Is there a way to solve it? I'm using cudann installed via conda and thus I have non standard folders for cuda, nvcc and other libraries.

Aug 06 '25 13:08 Sirorezka

Same issues here. Maybe need a way to specify additional nccl path instead of use cuda path directly. https://github.com/deepspeedai/DeepSpeed/blob/047a7599d24622dfb37fa5e5a32c671b1bb44233/op_builder/dc.py#L40

For example, check NCCL_INCLUDE_PATH

Aug 28 '25 06:08 npuichigo

Thanks for the answer. Sorry I have switched from the topic thus not sure that will have time to check your solution, but maybe this question will help smn else. Many thanks.
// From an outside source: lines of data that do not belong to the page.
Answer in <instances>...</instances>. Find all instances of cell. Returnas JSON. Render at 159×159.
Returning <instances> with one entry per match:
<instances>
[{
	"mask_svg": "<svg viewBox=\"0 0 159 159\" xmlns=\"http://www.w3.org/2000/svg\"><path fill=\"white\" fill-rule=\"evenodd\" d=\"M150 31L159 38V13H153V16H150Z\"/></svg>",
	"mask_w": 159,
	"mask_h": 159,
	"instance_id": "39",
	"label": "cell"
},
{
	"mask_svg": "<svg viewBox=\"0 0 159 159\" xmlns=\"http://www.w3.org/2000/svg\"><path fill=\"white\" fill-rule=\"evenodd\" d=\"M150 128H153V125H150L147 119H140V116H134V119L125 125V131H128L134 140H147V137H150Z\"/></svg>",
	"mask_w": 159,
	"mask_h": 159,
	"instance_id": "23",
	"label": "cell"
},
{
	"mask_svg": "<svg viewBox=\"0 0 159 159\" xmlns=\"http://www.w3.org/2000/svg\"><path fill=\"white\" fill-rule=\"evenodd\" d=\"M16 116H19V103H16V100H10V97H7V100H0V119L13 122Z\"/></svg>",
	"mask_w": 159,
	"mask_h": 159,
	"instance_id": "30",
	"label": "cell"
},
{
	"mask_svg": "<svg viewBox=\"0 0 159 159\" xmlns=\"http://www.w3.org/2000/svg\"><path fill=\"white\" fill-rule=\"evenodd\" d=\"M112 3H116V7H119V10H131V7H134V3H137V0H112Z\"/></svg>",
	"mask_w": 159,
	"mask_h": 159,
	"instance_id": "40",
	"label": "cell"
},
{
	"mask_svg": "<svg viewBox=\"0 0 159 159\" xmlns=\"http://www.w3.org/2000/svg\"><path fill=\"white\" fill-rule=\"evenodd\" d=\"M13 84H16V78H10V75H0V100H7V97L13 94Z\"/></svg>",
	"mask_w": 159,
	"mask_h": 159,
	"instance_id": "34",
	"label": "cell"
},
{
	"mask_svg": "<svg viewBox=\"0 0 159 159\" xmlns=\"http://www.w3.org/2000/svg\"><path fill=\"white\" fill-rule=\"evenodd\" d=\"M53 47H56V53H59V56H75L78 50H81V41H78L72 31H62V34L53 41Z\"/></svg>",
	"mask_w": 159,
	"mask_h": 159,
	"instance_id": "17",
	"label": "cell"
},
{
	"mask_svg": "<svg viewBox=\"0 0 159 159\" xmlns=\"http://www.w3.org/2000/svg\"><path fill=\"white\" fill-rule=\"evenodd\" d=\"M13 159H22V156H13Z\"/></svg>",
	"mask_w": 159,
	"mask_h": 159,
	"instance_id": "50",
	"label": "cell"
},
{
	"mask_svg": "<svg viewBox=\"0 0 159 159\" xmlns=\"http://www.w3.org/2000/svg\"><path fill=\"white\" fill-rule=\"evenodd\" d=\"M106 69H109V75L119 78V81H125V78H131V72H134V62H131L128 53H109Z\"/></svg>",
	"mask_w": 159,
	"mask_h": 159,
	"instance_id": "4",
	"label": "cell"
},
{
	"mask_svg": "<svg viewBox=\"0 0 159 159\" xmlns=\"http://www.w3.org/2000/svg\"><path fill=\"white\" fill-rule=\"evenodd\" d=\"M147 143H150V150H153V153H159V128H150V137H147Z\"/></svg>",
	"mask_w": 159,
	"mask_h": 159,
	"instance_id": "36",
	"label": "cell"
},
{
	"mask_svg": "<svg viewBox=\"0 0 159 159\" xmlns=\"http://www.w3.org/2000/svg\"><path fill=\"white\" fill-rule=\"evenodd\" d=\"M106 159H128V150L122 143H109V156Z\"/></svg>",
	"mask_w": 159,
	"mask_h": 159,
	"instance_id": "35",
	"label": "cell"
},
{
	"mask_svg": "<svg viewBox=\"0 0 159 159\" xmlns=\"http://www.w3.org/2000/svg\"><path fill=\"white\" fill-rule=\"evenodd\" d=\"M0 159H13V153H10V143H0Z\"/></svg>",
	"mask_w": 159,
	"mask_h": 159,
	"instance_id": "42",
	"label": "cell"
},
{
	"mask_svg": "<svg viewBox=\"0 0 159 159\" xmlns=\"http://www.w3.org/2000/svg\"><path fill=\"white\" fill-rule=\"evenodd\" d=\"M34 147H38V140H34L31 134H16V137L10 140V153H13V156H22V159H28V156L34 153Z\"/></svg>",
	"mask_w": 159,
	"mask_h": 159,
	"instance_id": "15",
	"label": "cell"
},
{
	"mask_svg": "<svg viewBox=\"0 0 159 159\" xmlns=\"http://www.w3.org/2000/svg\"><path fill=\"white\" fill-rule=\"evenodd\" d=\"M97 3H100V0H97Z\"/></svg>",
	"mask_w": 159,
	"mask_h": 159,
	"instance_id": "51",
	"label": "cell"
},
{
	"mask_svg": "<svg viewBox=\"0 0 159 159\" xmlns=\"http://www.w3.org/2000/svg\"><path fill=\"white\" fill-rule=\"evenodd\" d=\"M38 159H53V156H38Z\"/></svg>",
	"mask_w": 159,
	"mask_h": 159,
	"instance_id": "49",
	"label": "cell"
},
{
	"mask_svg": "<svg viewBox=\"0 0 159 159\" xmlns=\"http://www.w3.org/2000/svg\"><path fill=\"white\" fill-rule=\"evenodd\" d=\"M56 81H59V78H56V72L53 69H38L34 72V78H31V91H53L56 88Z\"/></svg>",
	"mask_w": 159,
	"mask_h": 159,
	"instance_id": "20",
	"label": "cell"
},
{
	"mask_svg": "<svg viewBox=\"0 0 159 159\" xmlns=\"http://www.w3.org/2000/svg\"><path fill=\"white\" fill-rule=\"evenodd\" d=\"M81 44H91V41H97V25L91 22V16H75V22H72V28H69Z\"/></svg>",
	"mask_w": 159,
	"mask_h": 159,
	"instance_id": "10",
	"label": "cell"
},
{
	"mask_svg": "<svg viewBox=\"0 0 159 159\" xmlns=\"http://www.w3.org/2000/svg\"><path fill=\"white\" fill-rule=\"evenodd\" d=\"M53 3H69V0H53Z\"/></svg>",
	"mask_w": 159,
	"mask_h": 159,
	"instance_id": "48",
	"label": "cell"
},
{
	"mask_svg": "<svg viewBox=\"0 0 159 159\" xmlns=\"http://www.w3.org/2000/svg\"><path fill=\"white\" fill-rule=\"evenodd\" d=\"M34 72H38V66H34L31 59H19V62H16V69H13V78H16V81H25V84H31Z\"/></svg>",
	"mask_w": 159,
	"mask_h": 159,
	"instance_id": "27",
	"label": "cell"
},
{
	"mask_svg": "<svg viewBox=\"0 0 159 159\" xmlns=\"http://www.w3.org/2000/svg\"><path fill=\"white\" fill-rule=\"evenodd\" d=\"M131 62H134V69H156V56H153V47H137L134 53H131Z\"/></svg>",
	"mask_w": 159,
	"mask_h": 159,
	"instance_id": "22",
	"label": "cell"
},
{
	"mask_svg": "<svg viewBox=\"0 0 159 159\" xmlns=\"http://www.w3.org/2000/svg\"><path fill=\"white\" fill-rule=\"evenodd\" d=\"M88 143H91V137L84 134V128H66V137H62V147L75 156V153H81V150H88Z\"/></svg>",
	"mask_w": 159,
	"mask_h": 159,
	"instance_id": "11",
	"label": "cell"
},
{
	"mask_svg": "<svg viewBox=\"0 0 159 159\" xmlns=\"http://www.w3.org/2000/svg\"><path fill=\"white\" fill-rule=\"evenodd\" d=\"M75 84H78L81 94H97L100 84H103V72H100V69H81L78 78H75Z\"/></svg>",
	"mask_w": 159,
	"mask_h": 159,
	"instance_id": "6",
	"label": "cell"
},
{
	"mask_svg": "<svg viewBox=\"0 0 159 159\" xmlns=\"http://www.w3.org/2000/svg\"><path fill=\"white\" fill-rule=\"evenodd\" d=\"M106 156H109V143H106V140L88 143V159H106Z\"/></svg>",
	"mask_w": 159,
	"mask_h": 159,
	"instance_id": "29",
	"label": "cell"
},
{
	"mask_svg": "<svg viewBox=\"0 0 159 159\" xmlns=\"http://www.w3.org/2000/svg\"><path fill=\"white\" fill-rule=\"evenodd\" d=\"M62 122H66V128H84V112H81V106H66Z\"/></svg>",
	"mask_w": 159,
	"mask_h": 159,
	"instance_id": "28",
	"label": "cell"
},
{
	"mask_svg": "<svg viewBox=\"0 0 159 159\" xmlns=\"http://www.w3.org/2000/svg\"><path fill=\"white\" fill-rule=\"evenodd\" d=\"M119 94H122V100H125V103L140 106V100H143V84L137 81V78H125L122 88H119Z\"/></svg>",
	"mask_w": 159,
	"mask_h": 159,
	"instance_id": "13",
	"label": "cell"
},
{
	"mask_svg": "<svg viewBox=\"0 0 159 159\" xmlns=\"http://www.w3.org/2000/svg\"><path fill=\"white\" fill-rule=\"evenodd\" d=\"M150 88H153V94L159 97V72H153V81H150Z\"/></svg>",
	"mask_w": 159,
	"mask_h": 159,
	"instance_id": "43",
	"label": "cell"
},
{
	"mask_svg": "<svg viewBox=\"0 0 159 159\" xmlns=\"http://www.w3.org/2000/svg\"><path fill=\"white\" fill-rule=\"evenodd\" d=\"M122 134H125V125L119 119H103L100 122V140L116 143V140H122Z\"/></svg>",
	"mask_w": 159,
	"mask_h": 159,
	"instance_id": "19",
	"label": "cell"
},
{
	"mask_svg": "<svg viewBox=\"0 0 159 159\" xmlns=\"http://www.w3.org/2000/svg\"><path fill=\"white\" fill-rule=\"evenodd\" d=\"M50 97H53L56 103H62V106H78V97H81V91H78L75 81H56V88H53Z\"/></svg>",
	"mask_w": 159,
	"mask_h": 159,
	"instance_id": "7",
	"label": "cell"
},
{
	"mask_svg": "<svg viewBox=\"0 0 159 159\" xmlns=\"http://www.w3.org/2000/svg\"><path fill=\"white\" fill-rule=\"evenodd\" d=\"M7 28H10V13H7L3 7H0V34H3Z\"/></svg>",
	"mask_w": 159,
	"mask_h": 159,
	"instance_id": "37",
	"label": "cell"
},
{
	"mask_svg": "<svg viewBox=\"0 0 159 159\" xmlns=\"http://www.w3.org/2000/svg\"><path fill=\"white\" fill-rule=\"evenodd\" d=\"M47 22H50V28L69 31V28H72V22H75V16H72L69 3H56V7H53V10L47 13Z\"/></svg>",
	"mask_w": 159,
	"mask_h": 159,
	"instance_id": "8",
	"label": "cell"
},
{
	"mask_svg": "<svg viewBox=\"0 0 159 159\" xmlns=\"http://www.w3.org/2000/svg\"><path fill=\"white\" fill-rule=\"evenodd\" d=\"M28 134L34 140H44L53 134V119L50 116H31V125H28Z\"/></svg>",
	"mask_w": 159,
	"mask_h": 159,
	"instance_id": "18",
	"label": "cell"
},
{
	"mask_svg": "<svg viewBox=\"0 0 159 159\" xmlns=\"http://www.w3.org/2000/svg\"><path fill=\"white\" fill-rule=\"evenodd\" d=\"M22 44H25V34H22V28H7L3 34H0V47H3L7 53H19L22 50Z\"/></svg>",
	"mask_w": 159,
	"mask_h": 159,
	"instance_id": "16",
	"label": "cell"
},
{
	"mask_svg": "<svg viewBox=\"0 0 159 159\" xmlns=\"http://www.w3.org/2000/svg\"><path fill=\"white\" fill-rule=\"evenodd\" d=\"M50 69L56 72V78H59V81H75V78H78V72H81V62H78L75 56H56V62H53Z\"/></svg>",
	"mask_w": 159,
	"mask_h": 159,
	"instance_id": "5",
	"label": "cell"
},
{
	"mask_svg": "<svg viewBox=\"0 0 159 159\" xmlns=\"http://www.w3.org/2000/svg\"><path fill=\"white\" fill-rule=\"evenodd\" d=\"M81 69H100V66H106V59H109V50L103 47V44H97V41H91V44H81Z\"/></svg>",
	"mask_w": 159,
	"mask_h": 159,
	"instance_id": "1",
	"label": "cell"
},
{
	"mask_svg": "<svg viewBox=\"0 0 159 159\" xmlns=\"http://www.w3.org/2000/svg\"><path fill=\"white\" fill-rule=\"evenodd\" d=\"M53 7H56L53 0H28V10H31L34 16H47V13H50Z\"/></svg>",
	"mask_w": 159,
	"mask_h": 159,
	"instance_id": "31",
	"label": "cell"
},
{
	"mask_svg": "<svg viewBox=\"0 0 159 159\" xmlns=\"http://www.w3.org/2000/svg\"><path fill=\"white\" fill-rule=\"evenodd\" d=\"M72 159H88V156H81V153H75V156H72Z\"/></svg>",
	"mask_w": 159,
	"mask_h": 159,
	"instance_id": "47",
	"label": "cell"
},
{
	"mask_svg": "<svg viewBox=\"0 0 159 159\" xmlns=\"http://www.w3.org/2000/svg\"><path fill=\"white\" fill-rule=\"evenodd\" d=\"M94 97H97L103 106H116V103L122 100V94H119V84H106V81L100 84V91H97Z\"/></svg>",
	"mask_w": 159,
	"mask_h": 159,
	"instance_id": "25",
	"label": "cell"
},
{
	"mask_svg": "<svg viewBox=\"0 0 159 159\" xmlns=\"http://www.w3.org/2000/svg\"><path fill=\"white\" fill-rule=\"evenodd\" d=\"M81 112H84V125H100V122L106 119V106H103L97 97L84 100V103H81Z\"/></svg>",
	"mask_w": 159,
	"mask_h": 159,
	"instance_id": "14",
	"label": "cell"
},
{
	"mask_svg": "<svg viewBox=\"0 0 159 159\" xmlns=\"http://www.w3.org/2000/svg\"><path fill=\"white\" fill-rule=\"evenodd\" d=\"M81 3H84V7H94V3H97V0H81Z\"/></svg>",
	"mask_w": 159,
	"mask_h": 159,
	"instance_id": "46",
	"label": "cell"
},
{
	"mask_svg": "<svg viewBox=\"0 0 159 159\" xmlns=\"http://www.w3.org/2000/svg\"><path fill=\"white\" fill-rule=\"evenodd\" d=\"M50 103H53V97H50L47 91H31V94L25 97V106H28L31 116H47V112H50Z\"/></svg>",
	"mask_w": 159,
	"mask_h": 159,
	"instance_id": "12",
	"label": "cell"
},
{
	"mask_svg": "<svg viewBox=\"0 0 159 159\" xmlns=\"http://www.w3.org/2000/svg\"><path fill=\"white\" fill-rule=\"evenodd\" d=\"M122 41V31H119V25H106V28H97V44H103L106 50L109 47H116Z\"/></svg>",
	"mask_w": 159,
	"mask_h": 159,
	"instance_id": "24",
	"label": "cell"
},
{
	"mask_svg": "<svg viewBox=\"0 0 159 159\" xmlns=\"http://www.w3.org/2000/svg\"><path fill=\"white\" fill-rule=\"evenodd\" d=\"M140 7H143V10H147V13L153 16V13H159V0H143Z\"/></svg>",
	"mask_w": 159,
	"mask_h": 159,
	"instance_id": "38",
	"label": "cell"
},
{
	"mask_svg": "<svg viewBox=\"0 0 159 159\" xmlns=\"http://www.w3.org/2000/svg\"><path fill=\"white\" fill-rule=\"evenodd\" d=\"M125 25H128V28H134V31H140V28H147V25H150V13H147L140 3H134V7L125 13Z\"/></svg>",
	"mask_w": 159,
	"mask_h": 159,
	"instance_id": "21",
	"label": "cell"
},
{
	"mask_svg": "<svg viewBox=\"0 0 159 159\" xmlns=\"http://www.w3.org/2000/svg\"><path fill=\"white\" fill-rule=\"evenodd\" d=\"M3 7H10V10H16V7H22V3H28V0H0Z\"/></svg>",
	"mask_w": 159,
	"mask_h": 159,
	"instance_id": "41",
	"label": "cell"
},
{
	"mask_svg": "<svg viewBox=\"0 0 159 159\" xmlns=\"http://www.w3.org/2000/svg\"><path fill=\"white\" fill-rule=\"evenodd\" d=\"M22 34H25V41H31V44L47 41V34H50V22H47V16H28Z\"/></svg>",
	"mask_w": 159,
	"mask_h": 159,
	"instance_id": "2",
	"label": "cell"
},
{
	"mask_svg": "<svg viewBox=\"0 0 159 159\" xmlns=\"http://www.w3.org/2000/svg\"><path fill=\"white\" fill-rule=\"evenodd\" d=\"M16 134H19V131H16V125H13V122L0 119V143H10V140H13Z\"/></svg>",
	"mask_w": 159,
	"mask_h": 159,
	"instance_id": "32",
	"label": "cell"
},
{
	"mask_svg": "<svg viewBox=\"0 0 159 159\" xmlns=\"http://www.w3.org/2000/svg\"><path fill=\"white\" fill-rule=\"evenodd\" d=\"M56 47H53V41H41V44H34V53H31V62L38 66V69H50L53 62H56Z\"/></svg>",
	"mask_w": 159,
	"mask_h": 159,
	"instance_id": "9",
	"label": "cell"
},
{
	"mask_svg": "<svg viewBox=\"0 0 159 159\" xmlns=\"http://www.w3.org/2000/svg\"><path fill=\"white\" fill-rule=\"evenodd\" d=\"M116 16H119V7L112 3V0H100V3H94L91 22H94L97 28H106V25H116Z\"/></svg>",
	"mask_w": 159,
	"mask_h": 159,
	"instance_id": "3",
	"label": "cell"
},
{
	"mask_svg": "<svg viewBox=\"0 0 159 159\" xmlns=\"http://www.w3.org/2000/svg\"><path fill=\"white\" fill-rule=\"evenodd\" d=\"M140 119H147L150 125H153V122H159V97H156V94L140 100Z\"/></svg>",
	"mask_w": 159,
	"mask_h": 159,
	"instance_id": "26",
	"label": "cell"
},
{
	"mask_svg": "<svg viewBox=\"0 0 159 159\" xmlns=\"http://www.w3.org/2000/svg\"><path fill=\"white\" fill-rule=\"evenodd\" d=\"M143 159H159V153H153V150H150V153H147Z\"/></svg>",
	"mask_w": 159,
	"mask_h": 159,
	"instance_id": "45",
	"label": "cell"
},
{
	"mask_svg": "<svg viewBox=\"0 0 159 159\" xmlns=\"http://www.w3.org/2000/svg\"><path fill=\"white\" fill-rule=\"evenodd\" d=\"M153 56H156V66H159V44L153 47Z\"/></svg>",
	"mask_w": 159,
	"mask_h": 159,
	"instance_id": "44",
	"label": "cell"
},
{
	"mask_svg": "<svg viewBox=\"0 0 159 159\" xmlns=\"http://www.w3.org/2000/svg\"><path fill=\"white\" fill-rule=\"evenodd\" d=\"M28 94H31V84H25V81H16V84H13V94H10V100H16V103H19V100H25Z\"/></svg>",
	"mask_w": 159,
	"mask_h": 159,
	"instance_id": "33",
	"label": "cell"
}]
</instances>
Sep 09 '25 14:09 Sirorezka

FYI I made the following patch and applied it to 0.17.6

git apply <<'PATCH'
diff --git a/op_builder/dc.py b/op_builder/dc.py
index 15b25bf3..bce4e97d 100644
--- a/op_builder/dc.py
+++ b/op_builder/dc.py
@@ -33,6 +33,10 @@ class DeepCompileBuilder(TorchCPUOpBuilder):
             CUDA_INCLUDE = []
         elif not self.is_rocm_pytorch():
             CUDA_INCLUDE = [os.path.join(torch.utils.cpp_extension.CUDA_HOME, "include")]
+            # If set, append a single NCCL include dir.
+            _nccl_inc = os.environ.get("NCCL_INCLUDE_DIR")
+            if _nccl_inc and _nccl_inc not in CUDA_INCLUDE:
+                CUDA_INCLUDE.append(_nccl_inc)
         else:
             CUDA_INCLUDE = [
                 os.path.join(torch.utils.cpp_extension.ROCM_HOME, "include"),
PATCH

Setting and exportingNCCL_INCLUDE_DIR beforehand, of course

Oct 01 '25 03:10 felker